During the State of the Union address to Congress in January 2014, President Obama called for passage of a patent reform bill that would allow businesses to stay focused on innovation, not litigation. Today, in what was billed as part of the “Year of Action: Making Progress Through Executive Action,” the Obama Administration highlighted progress made on previously announced executive actions, and also announced three new actions to further respond to the President’s desire to increase patent quality.
Currently the President is under fire for Executive Actions, which is something that he railed against when he was Presidential Candidate Obama in 2008, but increasingly embraces. The criticism of the President with respect to Executive Action has heretofore been related to the fact that through executive fiat the President has single handedly re-written laws passed by Congress. Of course, there is no Constitutional authority for the President to re-write laws, but that hasn’t stopped him, at least with respect to the health care law.
No such re-writing of law seems to be implicated in the Executive Actions announced today relative to the patent system. In fact, the Executive Actions on the patent front are largely much ado about nothing and seem most intended to grab headlines. Still, there are a few items that make perfect sense, such as the USPTO working with industry to train patent examiners on cutting edge scientific developments and an expansion of the pro bono program. Still, other initiatives claim to address patent quality but I can’t for the life of me understand how that could be possible. How accurate ownership records kept after the issuance of a patent will help patent quality is a mystery to me, and unexplained by the White House.

**Provided information:**
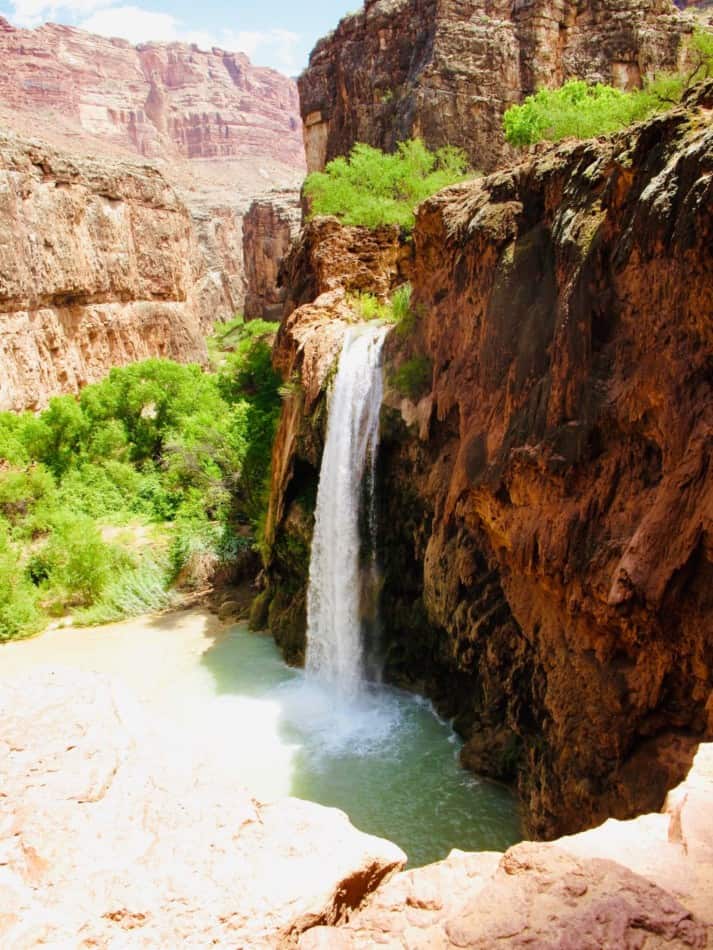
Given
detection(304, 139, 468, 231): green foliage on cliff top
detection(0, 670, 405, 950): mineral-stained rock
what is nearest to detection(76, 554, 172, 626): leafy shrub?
detection(304, 139, 468, 231): green foliage on cliff top

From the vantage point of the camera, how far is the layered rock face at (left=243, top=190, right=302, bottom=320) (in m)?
46.5

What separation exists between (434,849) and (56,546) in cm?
1367

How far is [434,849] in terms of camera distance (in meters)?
A: 8.39

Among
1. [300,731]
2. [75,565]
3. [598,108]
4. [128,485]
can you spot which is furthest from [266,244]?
[300,731]

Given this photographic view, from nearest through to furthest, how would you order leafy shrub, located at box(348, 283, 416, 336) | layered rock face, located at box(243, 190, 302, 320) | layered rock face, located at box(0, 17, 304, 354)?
leafy shrub, located at box(348, 283, 416, 336) < layered rock face, located at box(243, 190, 302, 320) < layered rock face, located at box(0, 17, 304, 354)

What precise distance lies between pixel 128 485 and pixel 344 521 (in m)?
13.1

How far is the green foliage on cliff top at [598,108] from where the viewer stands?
31.1ft

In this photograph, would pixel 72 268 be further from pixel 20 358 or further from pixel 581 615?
pixel 581 615

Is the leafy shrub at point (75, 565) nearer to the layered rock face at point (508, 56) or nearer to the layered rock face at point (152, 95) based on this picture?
the layered rock face at point (508, 56)

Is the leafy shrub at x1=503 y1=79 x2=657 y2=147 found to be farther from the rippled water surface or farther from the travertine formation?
the travertine formation

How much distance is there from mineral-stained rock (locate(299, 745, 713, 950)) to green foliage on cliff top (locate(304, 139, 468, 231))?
677 inches

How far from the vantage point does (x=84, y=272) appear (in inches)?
1188

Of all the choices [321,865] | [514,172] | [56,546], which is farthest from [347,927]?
[56,546]

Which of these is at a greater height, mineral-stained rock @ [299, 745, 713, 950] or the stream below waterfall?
mineral-stained rock @ [299, 745, 713, 950]
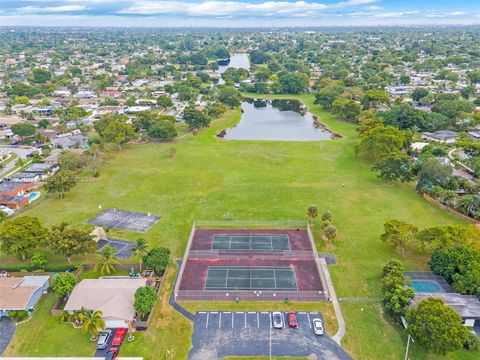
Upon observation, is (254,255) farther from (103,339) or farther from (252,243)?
(103,339)

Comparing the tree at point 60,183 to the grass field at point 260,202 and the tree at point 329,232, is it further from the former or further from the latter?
the tree at point 329,232

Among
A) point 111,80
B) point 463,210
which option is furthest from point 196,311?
point 111,80

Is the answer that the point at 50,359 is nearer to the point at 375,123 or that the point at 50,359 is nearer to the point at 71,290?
the point at 71,290

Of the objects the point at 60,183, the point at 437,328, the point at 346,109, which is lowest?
the point at 346,109

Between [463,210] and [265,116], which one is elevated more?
[463,210]

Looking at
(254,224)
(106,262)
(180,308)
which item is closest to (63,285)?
(106,262)

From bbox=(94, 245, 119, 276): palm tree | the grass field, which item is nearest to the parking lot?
the grass field

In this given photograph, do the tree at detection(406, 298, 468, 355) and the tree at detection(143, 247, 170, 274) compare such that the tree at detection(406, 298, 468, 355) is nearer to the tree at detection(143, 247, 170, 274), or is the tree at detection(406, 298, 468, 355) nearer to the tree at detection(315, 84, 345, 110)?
the tree at detection(143, 247, 170, 274)
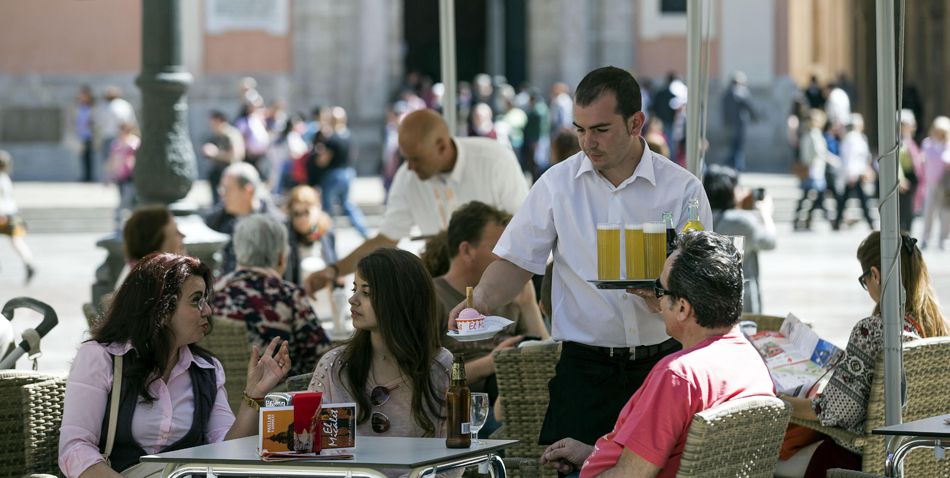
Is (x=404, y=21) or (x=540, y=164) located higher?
(x=404, y=21)

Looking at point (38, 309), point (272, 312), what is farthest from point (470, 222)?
point (38, 309)

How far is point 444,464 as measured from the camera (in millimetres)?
4352

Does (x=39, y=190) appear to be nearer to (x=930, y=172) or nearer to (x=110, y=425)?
(x=930, y=172)

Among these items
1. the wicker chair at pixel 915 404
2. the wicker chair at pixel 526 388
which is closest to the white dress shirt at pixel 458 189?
the wicker chair at pixel 526 388

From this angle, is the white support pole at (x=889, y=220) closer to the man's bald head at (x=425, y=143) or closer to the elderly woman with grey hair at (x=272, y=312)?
the elderly woman with grey hair at (x=272, y=312)

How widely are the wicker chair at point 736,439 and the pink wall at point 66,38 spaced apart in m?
27.0

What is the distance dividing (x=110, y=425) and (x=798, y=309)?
9402 millimetres

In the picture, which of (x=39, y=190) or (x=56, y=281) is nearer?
(x=56, y=281)

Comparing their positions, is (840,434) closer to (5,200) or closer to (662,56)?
(5,200)

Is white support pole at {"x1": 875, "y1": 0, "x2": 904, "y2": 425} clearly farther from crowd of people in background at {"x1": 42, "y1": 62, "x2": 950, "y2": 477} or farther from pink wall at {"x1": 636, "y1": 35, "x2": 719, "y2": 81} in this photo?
pink wall at {"x1": 636, "y1": 35, "x2": 719, "y2": 81}

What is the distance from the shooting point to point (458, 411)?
14.8 ft

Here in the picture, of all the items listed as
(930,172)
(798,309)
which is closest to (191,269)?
(798,309)

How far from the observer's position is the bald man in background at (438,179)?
26.1ft

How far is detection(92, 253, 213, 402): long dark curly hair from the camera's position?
4824mm
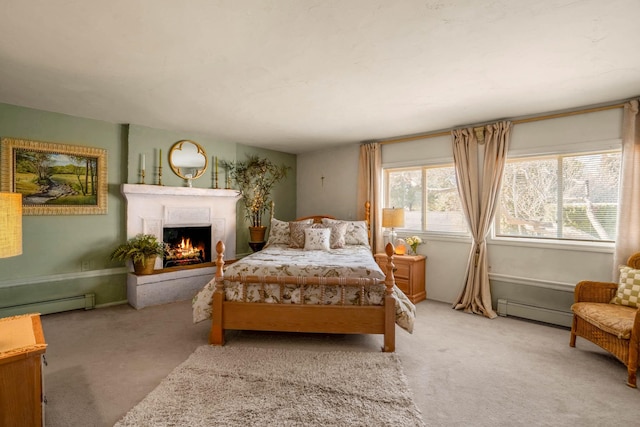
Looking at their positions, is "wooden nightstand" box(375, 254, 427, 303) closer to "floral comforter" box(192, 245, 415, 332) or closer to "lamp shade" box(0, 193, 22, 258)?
"floral comforter" box(192, 245, 415, 332)

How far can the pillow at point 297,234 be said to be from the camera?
14.9 ft

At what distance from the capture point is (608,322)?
256cm

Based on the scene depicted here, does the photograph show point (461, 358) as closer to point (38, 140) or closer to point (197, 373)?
point (197, 373)

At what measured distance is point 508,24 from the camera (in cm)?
199

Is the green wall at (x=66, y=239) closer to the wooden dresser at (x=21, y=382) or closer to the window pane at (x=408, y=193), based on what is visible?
the wooden dresser at (x=21, y=382)

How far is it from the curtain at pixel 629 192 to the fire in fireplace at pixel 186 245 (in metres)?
5.59

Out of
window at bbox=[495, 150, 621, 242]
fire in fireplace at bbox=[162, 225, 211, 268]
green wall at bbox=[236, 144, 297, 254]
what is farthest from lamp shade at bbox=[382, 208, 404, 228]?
fire in fireplace at bbox=[162, 225, 211, 268]

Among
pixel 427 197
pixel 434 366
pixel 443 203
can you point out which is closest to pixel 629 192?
pixel 443 203

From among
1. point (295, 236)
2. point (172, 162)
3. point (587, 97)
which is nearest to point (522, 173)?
point (587, 97)

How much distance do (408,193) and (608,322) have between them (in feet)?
9.87

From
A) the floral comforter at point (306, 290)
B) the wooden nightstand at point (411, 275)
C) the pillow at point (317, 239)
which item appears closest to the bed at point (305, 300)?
the floral comforter at point (306, 290)

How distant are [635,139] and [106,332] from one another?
6.12 metres

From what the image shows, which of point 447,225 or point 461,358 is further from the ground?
point 447,225

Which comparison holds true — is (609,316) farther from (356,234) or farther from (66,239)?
(66,239)
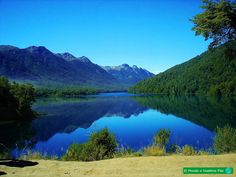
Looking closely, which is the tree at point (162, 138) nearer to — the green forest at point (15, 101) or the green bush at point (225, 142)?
the green bush at point (225, 142)

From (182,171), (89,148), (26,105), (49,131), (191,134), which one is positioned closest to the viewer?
(182,171)

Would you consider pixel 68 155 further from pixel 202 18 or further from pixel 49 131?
pixel 49 131

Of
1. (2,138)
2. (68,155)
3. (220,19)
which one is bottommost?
(2,138)

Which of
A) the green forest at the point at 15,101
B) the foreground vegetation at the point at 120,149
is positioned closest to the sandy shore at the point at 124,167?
the foreground vegetation at the point at 120,149

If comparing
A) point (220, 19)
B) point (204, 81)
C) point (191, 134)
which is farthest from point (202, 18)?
point (204, 81)

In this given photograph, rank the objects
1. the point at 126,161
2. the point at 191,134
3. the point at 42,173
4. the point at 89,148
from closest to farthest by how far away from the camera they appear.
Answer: the point at 42,173
the point at 126,161
the point at 89,148
the point at 191,134

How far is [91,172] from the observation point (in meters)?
11.0

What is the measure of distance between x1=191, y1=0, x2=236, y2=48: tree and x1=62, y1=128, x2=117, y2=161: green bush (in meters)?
9.54

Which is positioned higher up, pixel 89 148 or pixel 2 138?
pixel 89 148

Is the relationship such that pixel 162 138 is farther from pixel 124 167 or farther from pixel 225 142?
pixel 124 167

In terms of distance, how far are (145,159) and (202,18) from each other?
27.6 ft

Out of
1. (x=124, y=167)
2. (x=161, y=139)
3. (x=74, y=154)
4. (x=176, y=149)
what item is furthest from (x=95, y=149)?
(x=124, y=167)

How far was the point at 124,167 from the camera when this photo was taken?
11.4 meters

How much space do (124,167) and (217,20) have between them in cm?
910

**What is required:** Please transcribe the full passage on the Obama Administration's patent executive actions word for word. The listing plays no role in this work.

**Answer:**
During the State of the Union address to Congress in January 2014, President Obama called for passage of a patent reform bill that would allow businesses to stay focused on innovation, not litigation. Today, in what was billed as part of the “Year of Action: Making Progress Through Executive Action,” the Obama Administration highlighted progress made on previously announced executive actions, and also announced three new actions to further respond to the President’s desire to increase patent quality.
Currently the President is under fire for Executive Actions, which is something that he railed against when he was Presidential Candidate Obama in 2008, but increasingly embraces. The criticism of the President with respect to Executive Action has heretofore been related to the fact that through executive fiat the President has single handedly re-written laws passed by Congress. Of course, there is no Constitutional authority for the President to re-write laws, but that hasn’t stopped him, at least with respect to the health care law.
No such re-writing of law seems to be implicated in the Executive Actions announced today relative to the patent system. In fact, the Executive Actions on the patent front are largely much ado about nothing and seem most intended to grab headlines. Still, there are a few items that make perfect sense, such as the USPTO working with industry to train patent examiners on cutting edge scientific developments and an expansion of the pro bono program. Still, other initiatives claim to address patent quality but I can’t for the life of me understand how that could be possible. How accurate ownership records kept after the issuance of a patent will help patent quality is a mystery to me, and unexplained by the White House.